Nosso sistema de saúde, estratificado, ineficiente e com baixo desempenho seria sacudido pelos ventos da transparência e energia de equipes profissionais capacitadas para liderar a melhoria da qualidade. Para isso temos recursos. Falta um projeto ambicioso para tracionar a retirada da saúde do atolamento da priorização de ações fragmentadas. Se cada presidente, governador ou prefeito escolher doenças para cuidar in pectore e especialmente se os agravos contemplados forem aqueles que os acometeram ou adoentaram seus parentes, como fez Rodrigues Alves com a febre amarela, levaremos muitos séculos para acertar nossos passos com as inúmeras afecções compiladas na Classificação Internacional de Doenças.
Instituições mantenedoras de balcões de negócios e cartórios para a transação de contratos vazados por interesses particulares e corrupção manifestam aversão à avaliação de qualidade e coadunam-se, propositalmente ou não, com o menosprezo do potencial inovador de um sistema de saúde coordenado. Por isso, a tentativa de produzir um efeito-demonstração com a redução do câncer de mama, justaposta às declarações de perplexidade com a má distribuição de mamógrafos, parece tender à repetição. As campanhas para o controle de câncer do colo do útero acumulam avanços, mas também um passivo razoável de problemas, inclusive relacionados com qualidade dos exames.
Quais recursos para a saúde estão desconcentrados? Seria fortuita a procura pelas altas autoridades públicas, independente de onde morem, de atenção médica em um, no máximo dois, hospitais da capital paulista? Mais promissora é a noticia de que daremos um pulo deste para outro SUS. Como ponto de partida para o impulso sugere-se: oferecer um megafone para os brasileiros relatarem suas experiências e usar à vontade o repositório de energia e dedicação dos profissionais que pretendem trabalhar com dignidade.
Buscar um antídoto para males tão explicitamente articulados com grandes coalizões político-econômicas, destituído dos ingredientes do ajuste de risco, via pagamento por performance, parecerá simplório e ingênuo. Não é mesmo nada fácil encontrar apoios para saltar por cima do status quo.

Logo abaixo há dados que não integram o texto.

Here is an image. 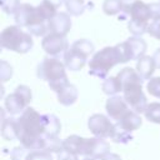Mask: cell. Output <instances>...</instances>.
<instances>
[{
	"mask_svg": "<svg viewBox=\"0 0 160 160\" xmlns=\"http://www.w3.org/2000/svg\"><path fill=\"white\" fill-rule=\"evenodd\" d=\"M44 118V131L46 138H58L61 131V122L54 114H42Z\"/></svg>",
	"mask_w": 160,
	"mask_h": 160,
	"instance_id": "ffe728a7",
	"label": "cell"
},
{
	"mask_svg": "<svg viewBox=\"0 0 160 160\" xmlns=\"http://www.w3.org/2000/svg\"><path fill=\"white\" fill-rule=\"evenodd\" d=\"M110 154V145L105 139L89 138L85 158H105Z\"/></svg>",
	"mask_w": 160,
	"mask_h": 160,
	"instance_id": "9a60e30c",
	"label": "cell"
},
{
	"mask_svg": "<svg viewBox=\"0 0 160 160\" xmlns=\"http://www.w3.org/2000/svg\"><path fill=\"white\" fill-rule=\"evenodd\" d=\"M122 10V0H104L102 11L106 15H116Z\"/></svg>",
	"mask_w": 160,
	"mask_h": 160,
	"instance_id": "484cf974",
	"label": "cell"
},
{
	"mask_svg": "<svg viewBox=\"0 0 160 160\" xmlns=\"http://www.w3.org/2000/svg\"><path fill=\"white\" fill-rule=\"evenodd\" d=\"M65 69V64L61 62L58 58L46 56L39 62L36 68V76L40 80L48 81L49 88L52 91L58 92L62 86L69 84Z\"/></svg>",
	"mask_w": 160,
	"mask_h": 160,
	"instance_id": "5b68a950",
	"label": "cell"
},
{
	"mask_svg": "<svg viewBox=\"0 0 160 160\" xmlns=\"http://www.w3.org/2000/svg\"><path fill=\"white\" fill-rule=\"evenodd\" d=\"M124 18H129L128 29L132 36H141L148 32V28L151 20L150 5L141 0H122Z\"/></svg>",
	"mask_w": 160,
	"mask_h": 160,
	"instance_id": "3957f363",
	"label": "cell"
},
{
	"mask_svg": "<svg viewBox=\"0 0 160 160\" xmlns=\"http://www.w3.org/2000/svg\"><path fill=\"white\" fill-rule=\"evenodd\" d=\"M44 1H46V2L50 4V5H52V6L56 8V9H59V8L65 2V0H44Z\"/></svg>",
	"mask_w": 160,
	"mask_h": 160,
	"instance_id": "e575fe53",
	"label": "cell"
},
{
	"mask_svg": "<svg viewBox=\"0 0 160 160\" xmlns=\"http://www.w3.org/2000/svg\"><path fill=\"white\" fill-rule=\"evenodd\" d=\"M105 109H106L108 116L111 120H115V122H116L130 110V106L128 105V102L125 101V99L122 96L114 95L106 100Z\"/></svg>",
	"mask_w": 160,
	"mask_h": 160,
	"instance_id": "4fadbf2b",
	"label": "cell"
},
{
	"mask_svg": "<svg viewBox=\"0 0 160 160\" xmlns=\"http://www.w3.org/2000/svg\"><path fill=\"white\" fill-rule=\"evenodd\" d=\"M16 125L18 140L21 146L29 150H46L49 138L45 136L42 114L29 106L16 116Z\"/></svg>",
	"mask_w": 160,
	"mask_h": 160,
	"instance_id": "6da1fadb",
	"label": "cell"
},
{
	"mask_svg": "<svg viewBox=\"0 0 160 160\" xmlns=\"http://www.w3.org/2000/svg\"><path fill=\"white\" fill-rule=\"evenodd\" d=\"M58 160H79V155L66 149H62L60 152H58Z\"/></svg>",
	"mask_w": 160,
	"mask_h": 160,
	"instance_id": "d6a6232c",
	"label": "cell"
},
{
	"mask_svg": "<svg viewBox=\"0 0 160 160\" xmlns=\"http://www.w3.org/2000/svg\"><path fill=\"white\" fill-rule=\"evenodd\" d=\"M86 144H88V138H81L79 135H70L65 140H62V146L64 149L76 154L85 156L86 154Z\"/></svg>",
	"mask_w": 160,
	"mask_h": 160,
	"instance_id": "2e32d148",
	"label": "cell"
},
{
	"mask_svg": "<svg viewBox=\"0 0 160 160\" xmlns=\"http://www.w3.org/2000/svg\"><path fill=\"white\" fill-rule=\"evenodd\" d=\"M152 58H154V60H155V64H156V68H158V69H160V48L155 50V52H154V55H152Z\"/></svg>",
	"mask_w": 160,
	"mask_h": 160,
	"instance_id": "d590c367",
	"label": "cell"
},
{
	"mask_svg": "<svg viewBox=\"0 0 160 160\" xmlns=\"http://www.w3.org/2000/svg\"><path fill=\"white\" fill-rule=\"evenodd\" d=\"M31 99H32L31 89L26 85H19L14 90V92L9 94L5 98L4 105L10 115H20L26 108H29Z\"/></svg>",
	"mask_w": 160,
	"mask_h": 160,
	"instance_id": "9c48e42d",
	"label": "cell"
},
{
	"mask_svg": "<svg viewBox=\"0 0 160 160\" xmlns=\"http://www.w3.org/2000/svg\"><path fill=\"white\" fill-rule=\"evenodd\" d=\"M118 125H120L124 130L132 132L135 130H138L141 124H142V119L140 118V115L138 112H135L134 110H129L119 121H116Z\"/></svg>",
	"mask_w": 160,
	"mask_h": 160,
	"instance_id": "d6986e66",
	"label": "cell"
},
{
	"mask_svg": "<svg viewBox=\"0 0 160 160\" xmlns=\"http://www.w3.org/2000/svg\"><path fill=\"white\" fill-rule=\"evenodd\" d=\"M121 62V55L118 46H106L96 51L89 61V75L96 76L101 80L108 78L109 71Z\"/></svg>",
	"mask_w": 160,
	"mask_h": 160,
	"instance_id": "8992f818",
	"label": "cell"
},
{
	"mask_svg": "<svg viewBox=\"0 0 160 160\" xmlns=\"http://www.w3.org/2000/svg\"><path fill=\"white\" fill-rule=\"evenodd\" d=\"M71 29V19L68 12L58 11L54 18L49 20V32L66 36Z\"/></svg>",
	"mask_w": 160,
	"mask_h": 160,
	"instance_id": "5bb4252c",
	"label": "cell"
},
{
	"mask_svg": "<svg viewBox=\"0 0 160 160\" xmlns=\"http://www.w3.org/2000/svg\"><path fill=\"white\" fill-rule=\"evenodd\" d=\"M150 5V11H151V21L160 20V2H152Z\"/></svg>",
	"mask_w": 160,
	"mask_h": 160,
	"instance_id": "836d02e7",
	"label": "cell"
},
{
	"mask_svg": "<svg viewBox=\"0 0 160 160\" xmlns=\"http://www.w3.org/2000/svg\"><path fill=\"white\" fill-rule=\"evenodd\" d=\"M66 8V12L72 16H80L85 11V1L84 0H65L64 2Z\"/></svg>",
	"mask_w": 160,
	"mask_h": 160,
	"instance_id": "603a6c76",
	"label": "cell"
},
{
	"mask_svg": "<svg viewBox=\"0 0 160 160\" xmlns=\"http://www.w3.org/2000/svg\"><path fill=\"white\" fill-rule=\"evenodd\" d=\"M58 101L64 105V106H70L72 105L76 100H78V96H79V91L76 89L75 85L72 84H66L65 86H62L58 92Z\"/></svg>",
	"mask_w": 160,
	"mask_h": 160,
	"instance_id": "ac0fdd59",
	"label": "cell"
},
{
	"mask_svg": "<svg viewBox=\"0 0 160 160\" xmlns=\"http://www.w3.org/2000/svg\"><path fill=\"white\" fill-rule=\"evenodd\" d=\"M88 128L95 138L108 139L112 136L115 122H112L109 116L102 114H94L88 119Z\"/></svg>",
	"mask_w": 160,
	"mask_h": 160,
	"instance_id": "8fae6325",
	"label": "cell"
},
{
	"mask_svg": "<svg viewBox=\"0 0 160 160\" xmlns=\"http://www.w3.org/2000/svg\"><path fill=\"white\" fill-rule=\"evenodd\" d=\"M1 136L8 141L18 140L16 116H11L1 120Z\"/></svg>",
	"mask_w": 160,
	"mask_h": 160,
	"instance_id": "44dd1931",
	"label": "cell"
},
{
	"mask_svg": "<svg viewBox=\"0 0 160 160\" xmlns=\"http://www.w3.org/2000/svg\"><path fill=\"white\" fill-rule=\"evenodd\" d=\"M112 141L118 142V144H128L132 140V135L131 132L124 130L120 125H118L115 122V128H114V132H112V136L110 138Z\"/></svg>",
	"mask_w": 160,
	"mask_h": 160,
	"instance_id": "cb8c5ba5",
	"label": "cell"
},
{
	"mask_svg": "<svg viewBox=\"0 0 160 160\" xmlns=\"http://www.w3.org/2000/svg\"><path fill=\"white\" fill-rule=\"evenodd\" d=\"M94 44L88 39H79L74 41L62 56L66 69L70 71L81 70L85 66L89 56L94 52Z\"/></svg>",
	"mask_w": 160,
	"mask_h": 160,
	"instance_id": "ba28073f",
	"label": "cell"
},
{
	"mask_svg": "<svg viewBox=\"0 0 160 160\" xmlns=\"http://www.w3.org/2000/svg\"><path fill=\"white\" fill-rule=\"evenodd\" d=\"M0 4H1L2 11L8 15H15L19 6L21 5L20 0H0Z\"/></svg>",
	"mask_w": 160,
	"mask_h": 160,
	"instance_id": "f1b7e54d",
	"label": "cell"
},
{
	"mask_svg": "<svg viewBox=\"0 0 160 160\" xmlns=\"http://www.w3.org/2000/svg\"><path fill=\"white\" fill-rule=\"evenodd\" d=\"M0 45L2 49L11 50L18 54H26L32 49L34 41L29 31H24L18 25H10L1 31Z\"/></svg>",
	"mask_w": 160,
	"mask_h": 160,
	"instance_id": "52a82bcc",
	"label": "cell"
},
{
	"mask_svg": "<svg viewBox=\"0 0 160 160\" xmlns=\"http://www.w3.org/2000/svg\"><path fill=\"white\" fill-rule=\"evenodd\" d=\"M41 48L49 56L59 58V56H64V54L68 51L70 46L66 36L49 32L41 40Z\"/></svg>",
	"mask_w": 160,
	"mask_h": 160,
	"instance_id": "7c38bea8",
	"label": "cell"
},
{
	"mask_svg": "<svg viewBox=\"0 0 160 160\" xmlns=\"http://www.w3.org/2000/svg\"><path fill=\"white\" fill-rule=\"evenodd\" d=\"M116 46L120 51L122 64L130 60H139L145 55V51L148 48L146 41L141 36H131L122 42L116 44Z\"/></svg>",
	"mask_w": 160,
	"mask_h": 160,
	"instance_id": "30bf717a",
	"label": "cell"
},
{
	"mask_svg": "<svg viewBox=\"0 0 160 160\" xmlns=\"http://www.w3.org/2000/svg\"><path fill=\"white\" fill-rule=\"evenodd\" d=\"M12 76V68L10 66L9 62L1 60L0 61V79L2 82L8 81L10 78Z\"/></svg>",
	"mask_w": 160,
	"mask_h": 160,
	"instance_id": "f546056e",
	"label": "cell"
},
{
	"mask_svg": "<svg viewBox=\"0 0 160 160\" xmlns=\"http://www.w3.org/2000/svg\"><path fill=\"white\" fill-rule=\"evenodd\" d=\"M146 120L160 125V102H150L144 112Z\"/></svg>",
	"mask_w": 160,
	"mask_h": 160,
	"instance_id": "d4e9b609",
	"label": "cell"
},
{
	"mask_svg": "<svg viewBox=\"0 0 160 160\" xmlns=\"http://www.w3.org/2000/svg\"><path fill=\"white\" fill-rule=\"evenodd\" d=\"M105 159H106V160H121V158H120L118 154H114V152L108 154V155L105 156Z\"/></svg>",
	"mask_w": 160,
	"mask_h": 160,
	"instance_id": "8d00e7d4",
	"label": "cell"
},
{
	"mask_svg": "<svg viewBox=\"0 0 160 160\" xmlns=\"http://www.w3.org/2000/svg\"><path fill=\"white\" fill-rule=\"evenodd\" d=\"M25 160H52V155L46 150H29Z\"/></svg>",
	"mask_w": 160,
	"mask_h": 160,
	"instance_id": "4316f807",
	"label": "cell"
},
{
	"mask_svg": "<svg viewBox=\"0 0 160 160\" xmlns=\"http://www.w3.org/2000/svg\"><path fill=\"white\" fill-rule=\"evenodd\" d=\"M146 90L151 96L160 99V76L151 78L146 84Z\"/></svg>",
	"mask_w": 160,
	"mask_h": 160,
	"instance_id": "83f0119b",
	"label": "cell"
},
{
	"mask_svg": "<svg viewBox=\"0 0 160 160\" xmlns=\"http://www.w3.org/2000/svg\"><path fill=\"white\" fill-rule=\"evenodd\" d=\"M15 22L20 28H26L34 36H45L49 34V21L42 16L38 6L21 4L14 15Z\"/></svg>",
	"mask_w": 160,
	"mask_h": 160,
	"instance_id": "277c9868",
	"label": "cell"
},
{
	"mask_svg": "<svg viewBox=\"0 0 160 160\" xmlns=\"http://www.w3.org/2000/svg\"><path fill=\"white\" fill-rule=\"evenodd\" d=\"M29 149L24 148V146H15L11 151H10V159L11 160H25L26 154H28Z\"/></svg>",
	"mask_w": 160,
	"mask_h": 160,
	"instance_id": "4dcf8cb0",
	"label": "cell"
},
{
	"mask_svg": "<svg viewBox=\"0 0 160 160\" xmlns=\"http://www.w3.org/2000/svg\"><path fill=\"white\" fill-rule=\"evenodd\" d=\"M155 69H156V64L152 56L144 55L142 58L136 60V71L142 80H150Z\"/></svg>",
	"mask_w": 160,
	"mask_h": 160,
	"instance_id": "e0dca14e",
	"label": "cell"
},
{
	"mask_svg": "<svg viewBox=\"0 0 160 160\" xmlns=\"http://www.w3.org/2000/svg\"><path fill=\"white\" fill-rule=\"evenodd\" d=\"M82 160H106L105 158H85Z\"/></svg>",
	"mask_w": 160,
	"mask_h": 160,
	"instance_id": "74e56055",
	"label": "cell"
},
{
	"mask_svg": "<svg viewBox=\"0 0 160 160\" xmlns=\"http://www.w3.org/2000/svg\"><path fill=\"white\" fill-rule=\"evenodd\" d=\"M148 32H149L152 38L160 40V20L151 21L150 25H149V28H148Z\"/></svg>",
	"mask_w": 160,
	"mask_h": 160,
	"instance_id": "1f68e13d",
	"label": "cell"
},
{
	"mask_svg": "<svg viewBox=\"0 0 160 160\" xmlns=\"http://www.w3.org/2000/svg\"><path fill=\"white\" fill-rule=\"evenodd\" d=\"M101 89H102L104 94H106L109 96H114V95H118L119 92H122V85L118 76L106 78L101 85Z\"/></svg>",
	"mask_w": 160,
	"mask_h": 160,
	"instance_id": "7402d4cb",
	"label": "cell"
},
{
	"mask_svg": "<svg viewBox=\"0 0 160 160\" xmlns=\"http://www.w3.org/2000/svg\"><path fill=\"white\" fill-rule=\"evenodd\" d=\"M122 85V98L131 110L138 114L145 112L148 99L142 91V79L132 68H124L116 75Z\"/></svg>",
	"mask_w": 160,
	"mask_h": 160,
	"instance_id": "7a4b0ae2",
	"label": "cell"
}]
</instances>
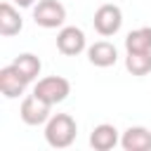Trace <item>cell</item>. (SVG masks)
Returning a JSON list of instances; mask_svg holds the SVG:
<instances>
[{
    "instance_id": "10",
    "label": "cell",
    "mask_w": 151,
    "mask_h": 151,
    "mask_svg": "<svg viewBox=\"0 0 151 151\" xmlns=\"http://www.w3.org/2000/svg\"><path fill=\"white\" fill-rule=\"evenodd\" d=\"M116 144H120V137H118V130L116 125H109V123H101L92 130L90 134V146L94 151H111Z\"/></svg>"
},
{
    "instance_id": "12",
    "label": "cell",
    "mask_w": 151,
    "mask_h": 151,
    "mask_svg": "<svg viewBox=\"0 0 151 151\" xmlns=\"http://www.w3.org/2000/svg\"><path fill=\"white\" fill-rule=\"evenodd\" d=\"M14 68L31 83V80H35L38 78V73H40V68H42V64H40V59L35 57V54H31V52H24V54H19V57H14Z\"/></svg>"
},
{
    "instance_id": "2",
    "label": "cell",
    "mask_w": 151,
    "mask_h": 151,
    "mask_svg": "<svg viewBox=\"0 0 151 151\" xmlns=\"http://www.w3.org/2000/svg\"><path fill=\"white\" fill-rule=\"evenodd\" d=\"M33 92L40 97V99H45L47 104H61L68 94H71V83L66 80V78H61V76H47V78H40L38 83H35V87H33Z\"/></svg>"
},
{
    "instance_id": "14",
    "label": "cell",
    "mask_w": 151,
    "mask_h": 151,
    "mask_svg": "<svg viewBox=\"0 0 151 151\" xmlns=\"http://www.w3.org/2000/svg\"><path fill=\"white\" fill-rule=\"evenodd\" d=\"M125 68L132 76H146L151 71V52H127Z\"/></svg>"
},
{
    "instance_id": "11",
    "label": "cell",
    "mask_w": 151,
    "mask_h": 151,
    "mask_svg": "<svg viewBox=\"0 0 151 151\" xmlns=\"http://www.w3.org/2000/svg\"><path fill=\"white\" fill-rule=\"evenodd\" d=\"M21 28H24L21 14H19L9 2H2V5H0V35L9 38V35L21 33Z\"/></svg>"
},
{
    "instance_id": "3",
    "label": "cell",
    "mask_w": 151,
    "mask_h": 151,
    "mask_svg": "<svg viewBox=\"0 0 151 151\" xmlns=\"http://www.w3.org/2000/svg\"><path fill=\"white\" fill-rule=\"evenodd\" d=\"M33 21L40 28H59L66 21V7L59 0H40L33 7Z\"/></svg>"
},
{
    "instance_id": "13",
    "label": "cell",
    "mask_w": 151,
    "mask_h": 151,
    "mask_svg": "<svg viewBox=\"0 0 151 151\" xmlns=\"http://www.w3.org/2000/svg\"><path fill=\"white\" fill-rule=\"evenodd\" d=\"M125 50L127 52H151V28L142 26L127 33L125 38Z\"/></svg>"
},
{
    "instance_id": "8",
    "label": "cell",
    "mask_w": 151,
    "mask_h": 151,
    "mask_svg": "<svg viewBox=\"0 0 151 151\" xmlns=\"http://www.w3.org/2000/svg\"><path fill=\"white\" fill-rule=\"evenodd\" d=\"M87 59L92 66H99V68H109L118 61V50L113 42L109 40H97L94 45L87 47Z\"/></svg>"
},
{
    "instance_id": "9",
    "label": "cell",
    "mask_w": 151,
    "mask_h": 151,
    "mask_svg": "<svg viewBox=\"0 0 151 151\" xmlns=\"http://www.w3.org/2000/svg\"><path fill=\"white\" fill-rule=\"evenodd\" d=\"M120 146L125 151H151V130L142 125H132L123 132Z\"/></svg>"
},
{
    "instance_id": "6",
    "label": "cell",
    "mask_w": 151,
    "mask_h": 151,
    "mask_svg": "<svg viewBox=\"0 0 151 151\" xmlns=\"http://www.w3.org/2000/svg\"><path fill=\"white\" fill-rule=\"evenodd\" d=\"M87 47V40H85V33L78 28V26H64L59 33H57V50L66 57H76L80 54L83 50Z\"/></svg>"
},
{
    "instance_id": "15",
    "label": "cell",
    "mask_w": 151,
    "mask_h": 151,
    "mask_svg": "<svg viewBox=\"0 0 151 151\" xmlns=\"http://www.w3.org/2000/svg\"><path fill=\"white\" fill-rule=\"evenodd\" d=\"M14 2H17L19 7H33V2H35V0H14Z\"/></svg>"
},
{
    "instance_id": "5",
    "label": "cell",
    "mask_w": 151,
    "mask_h": 151,
    "mask_svg": "<svg viewBox=\"0 0 151 151\" xmlns=\"http://www.w3.org/2000/svg\"><path fill=\"white\" fill-rule=\"evenodd\" d=\"M50 109H52V104H47L45 99H40L33 92V94L24 97V101L19 106V116L26 125H42L50 120Z\"/></svg>"
},
{
    "instance_id": "1",
    "label": "cell",
    "mask_w": 151,
    "mask_h": 151,
    "mask_svg": "<svg viewBox=\"0 0 151 151\" xmlns=\"http://www.w3.org/2000/svg\"><path fill=\"white\" fill-rule=\"evenodd\" d=\"M78 125L68 113H54L45 123V142L52 149H66L76 142Z\"/></svg>"
},
{
    "instance_id": "7",
    "label": "cell",
    "mask_w": 151,
    "mask_h": 151,
    "mask_svg": "<svg viewBox=\"0 0 151 151\" xmlns=\"http://www.w3.org/2000/svg\"><path fill=\"white\" fill-rule=\"evenodd\" d=\"M26 85H28V80L14 68V64L0 68V92H2L7 99H17L19 94H24Z\"/></svg>"
},
{
    "instance_id": "4",
    "label": "cell",
    "mask_w": 151,
    "mask_h": 151,
    "mask_svg": "<svg viewBox=\"0 0 151 151\" xmlns=\"http://www.w3.org/2000/svg\"><path fill=\"white\" fill-rule=\"evenodd\" d=\"M92 24H94V31H97L99 35H104V38L116 35V33L120 31V26H123V12H120L118 5L106 2V5H101V7L94 12Z\"/></svg>"
}]
</instances>
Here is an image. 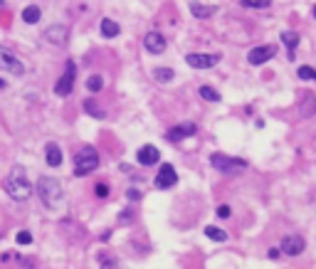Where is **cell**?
Wrapping results in <instances>:
<instances>
[{
  "label": "cell",
  "mask_w": 316,
  "mask_h": 269,
  "mask_svg": "<svg viewBox=\"0 0 316 269\" xmlns=\"http://www.w3.org/2000/svg\"><path fill=\"white\" fill-rule=\"evenodd\" d=\"M3 185H5V193H8L15 202H25V200H30V195H32V183H30V178H28V173H25L23 166H15V168L8 173V178L3 180Z\"/></svg>",
  "instance_id": "6da1fadb"
},
{
  "label": "cell",
  "mask_w": 316,
  "mask_h": 269,
  "mask_svg": "<svg viewBox=\"0 0 316 269\" xmlns=\"http://www.w3.org/2000/svg\"><path fill=\"white\" fill-rule=\"evenodd\" d=\"M37 195H40V200H42V205H45V207L55 210V207H60L64 190H62V183H60L57 178L42 175V178L37 180Z\"/></svg>",
  "instance_id": "7a4b0ae2"
},
{
  "label": "cell",
  "mask_w": 316,
  "mask_h": 269,
  "mask_svg": "<svg viewBox=\"0 0 316 269\" xmlns=\"http://www.w3.org/2000/svg\"><path fill=\"white\" fill-rule=\"evenodd\" d=\"M99 168V153L94 146H82L74 156V175H89Z\"/></svg>",
  "instance_id": "3957f363"
},
{
  "label": "cell",
  "mask_w": 316,
  "mask_h": 269,
  "mask_svg": "<svg viewBox=\"0 0 316 269\" xmlns=\"http://www.w3.org/2000/svg\"><path fill=\"white\" fill-rule=\"evenodd\" d=\"M210 166H213L215 170H220V173H227V175L247 170V161L232 158V156H225V153H213V156H210Z\"/></svg>",
  "instance_id": "277c9868"
},
{
  "label": "cell",
  "mask_w": 316,
  "mask_h": 269,
  "mask_svg": "<svg viewBox=\"0 0 316 269\" xmlns=\"http://www.w3.org/2000/svg\"><path fill=\"white\" fill-rule=\"evenodd\" d=\"M74 77H77V65H74V62H67V65H64V74H62V77L57 79V84H55V94H57V97H69V94H72Z\"/></svg>",
  "instance_id": "5b68a950"
},
{
  "label": "cell",
  "mask_w": 316,
  "mask_h": 269,
  "mask_svg": "<svg viewBox=\"0 0 316 269\" xmlns=\"http://www.w3.org/2000/svg\"><path fill=\"white\" fill-rule=\"evenodd\" d=\"M304 249H306V239L301 235H286L279 242V252L286 254V257H299Z\"/></svg>",
  "instance_id": "8992f818"
},
{
  "label": "cell",
  "mask_w": 316,
  "mask_h": 269,
  "mask_svg": "<svg viewBox=\"0 0 316 269\" xmlns=\"http://www.w3.org/2000/svg\"><path fill=\"white\" fill-rule=\"evenodd\" d=\"M153 183H156L158 190H168V188L178 185V173H176V168H173L171 163H163L161 168H158V175H156Z\"/></svg>",
  "instance_id": "52a82bcc"
},
{
  "label": "cell",
  "mask_w": 316,
  "mask_h": 269,
  "mask_svg": "<svg viewBox=\"0 0 316 269\" xmlns=\"http://www.w3.org/2000/svg\"><path fill=\"white\" fill-rule=\"evenodd\" d=\"M0 69H3V72H10V74H18V77L25 74V65H23L13 52H8L5 47H0Z\"/></svg>",
  "instance_id": "ba28073f"
},
{
  "label": "cell",
  "mask_w": 316,
  "mask_h": 269,
  "mask_svg": "<svg viewBox=\"0 0 316 269\" xmlns=\"http://www.w3.org/2000/svg\"><path fill=\"white\" fill-rule=\"evenodd\" d=\"M186 62L193 69H210V67H215L220 62V55H198V52H193V55H186Z\"/></svg>",
  "instance_id": "9c48e42d"
},
{
  "label": "cell",
  "mask_w": 316,
  "mask_h": 269,
  "mask_svg": "<svg viewBox=\"0 0 316 269\" xmlns=\"http://www.w3.org/2000/svg\"><path fill=\"white\" fill-rule=\"evenodd\" d=\"M277 55V47L274 45H259V47H252L250 55H247V62L250 65H264L267 60H272Z\"/></svg>",
  "instance_id": "30bf717a"
},
{
  "label": "cell",
  "mask_w": 316,
  "mask_h": 269,
  "mask_svg": "<svg viewBox=\"0 0 316 269\" xmlns=\"http://www.w3.org/2000/svg\"><path fill=\"white\" fill-rule=\"evenodd\" d=\"M195 134H198V126L188 121V124H178V126H173V129L166 134V138H168V141H173V143H181L183 138L195 136Z\"/></svg>",
  "instance_id": "8fae6325"
},
{
  "label": "cell",
  "mask_w": 316,
  "mask_h": 269,
  "mask_svg": "<svg viewBox=\"0 0 316 269\" xmlns=\"http://www.w3.org/2000/svg\"><path fill=\"white\" fill-rule=\"evenodd\" d=\"M136 161H138V166H156L161 161V151L156 146H141L136 151Z\"/></svg>",
  "instance_id": "7c38bea8"
},
{
  "label": "cell",
  "mask_w": 316,
  "mask_h": 269,
  "mask_svg": "<svg viewBox=\"0 0 316 269\" xmlns=\"http://www.w3.org/2000/svg\"><path fill=\"white\" fill-rule=\"evenodd\" d=\"M45 37H47L52 45L64 47V45H67V40H69V28H64V25H52V28L45 33Z\"/></svg>",
  "instance_id": "4fadbf2b"
},
{
  "label": "cell",
  "mask_w": 316,
  "mask_h": 269,
  "mask_svg": "<svg viewBox=\"0 0 316 269\" xmlns=\"http://www.w3.org/2000/svg\"><path fill=\"white\" fill-rule=\"evenodd\" d=\"M143 47H146L151 55H161V52L166 50V40H163L161 33H148V35L143 37Z\"/></svg>",
  "instance_id": "5bb4252c"
},
{
  "label": "cell",
  "mask_w": 316,
  "mask_h": 269,
  "mask_svg": "<svg viewBox=\"0 0 316 269\" xmlns=\"http://www.w3.org/2000/svg\"><path fill=\"white\" fill-rule=\"evenodd\" d=\"M45 161H47L50 168H60V166H62V148L50 141V143L45 146Z\"/></svg>",
  "instance_id": "9a60e30c"
},
{
  "label": "cell",
  "mask_w": 316,
  "mask_h": 269,
  "mask_svg": "<svg viewBox=\"0 0 316 269\" xmlns=\"http://www.w3.org/2000/svg\"><path fill=\"white\" fill-rule=\"evenodd\" d=\"M299 111H301V116H306V119L316 114V97H314L311 92H306V97H304V101H301V109H299Z\"/></svg>",
  "instance_id": "2e32d148"
},
{
  "label": "cell",
  "mask_w": 316,
  "mask_h": 269,
  "mask_svg": "<svg viewBox=\"0 0 316 269\" xmlns=\"http://www.w3.org/2000/svg\"><path fill=\"white\" fill-rule=\"evenodd\" d=\"M190 13H193L195 18L205 20V18L215 15V8H213V5H203V3H190Z\"/></svg>",
  "instance_id": "e0dca14e"
},
{
  "label": "cell",
  "mask_w": 316,
  "mask_h": 269,
  "mask_svg": "<svg viewBox=\"0 0 316 269\" xmlns=\"http://www.w3.org/2000/svg\"><path fill=\"white\" fill-rule=\"evenodd\" d=\"M40 18H42V10H40L37 5H28V8L23 10V20H25L28 25H35V23H40Z\"/></svg>",
  "instance_id": "ac0fdd59"
},
{
  "label": "cell",
  "mask_w": 316,
  "mask_h": 269,
  "mask_svg": "<svg viewBox=\"0 0 316 269\" xmlns=\"http://www.w3.org/2000/svg\"><path fill=\"white\" fill-rule=\"evenodd\" d=\"M119 33H121L119 23H114V20H109V18L101 20V35H104V37H119Z\"/></svg>",
  "instance_id": "d6986e66"
},
{
  "label": "cell",
  "mask_w": 316,
  "mask_h": 269,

O argumento para girar a política de saúde em prol das necessidades dos cidadãos não é a certeza do sucesso. O que já foi demonstrado é a insustentabilidade de teses caras para o time dos espertos. Asuposta atração dos médicos por um dinheirinho a mais em troca de maior subserviência às empresas de planos e seguros de saúde não deterá a greve.
Há mais coisas, entre as quais uma generosa vontade de mudança.
Lígia Bahia, vice-presidente da ABRASCO e professora de economia da saúde no Instituto de Estudos em Saúde Coletiva da Universidade Federal do Rio de Janeiro
(IESC/UFRJ). Artigo publicado no Jornal O Globo, em 04/04/2011.